Robert’s influence can be felt in every issue of SCM, including the one you are reading now.

It was at the home of a Brooks representative in San Francisco that I saw my first auction catalog. I was enthralled by the aggressive, “take-no-prisoners” descriptions the auction house applied to the lots being offered.

I found most classic-car writing insipid and repetitive. (Yes, we all agree that disc brakes on the D-type were revolutionary; do we need to read about it again?) With the Brooks catalog, every car was magnificent and important, surely the best example of this model ever to put wheel to tarmac!

That purple prose motivated me to set up a counterpoint by our SCM experts — hence our profile format came to be. We have used it for 35 years, the auction company description followed by our analysis.

Robert believed in SCM. I routinely benefited from his counsel when we would chat about our businesses. He encouraged me to start the SCM Platinum Auction Database to track auction results; it now contains more than 375,000 transactions.

More recently, Bonhams provided me with an ultimate father-daughter experience. In spring 2014, I was about to lead a Land Rover group across central Oregon, driving my D90 turbo-diesel.
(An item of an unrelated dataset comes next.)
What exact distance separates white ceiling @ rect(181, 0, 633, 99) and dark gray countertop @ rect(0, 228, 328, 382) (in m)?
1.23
My cell phone rang. It was Malcolm Barber, co-chairman of Bonhams, asking me if I could please join them in four days at their London headquarters on New Bond Street. They were celebrating an anniversary and they would like me to be there. As a sweetener, I could bring my daughter Alexandra along, and they would put us up at the Royal Automobile Club.

A few days later, Alex and I were off, business-class to London.

When we arrived at Bonhams, everyone was wearing their best Cheshire cat smiles. Robert turned to me and said, “You know, we really didn’t bring you here for an anniversary. We’re announcing tonight that we are selling Ferrari GTO s/n 3851GT at no reserve in Monterey this year. We wanted to give you an exclusive on breaking the news.”

I recall calling SCM World Headquarters and asking for an e-blast to be sent out immediately with the news and the exclusive photos I had just taken. The car sold that August for a then-world-record of $38.1m.

These reminiscences barely scratch the surface of capturing the great influence Robert had on SCM and the collector-car hobby. Thank you, Robert, for your vision and your friendship.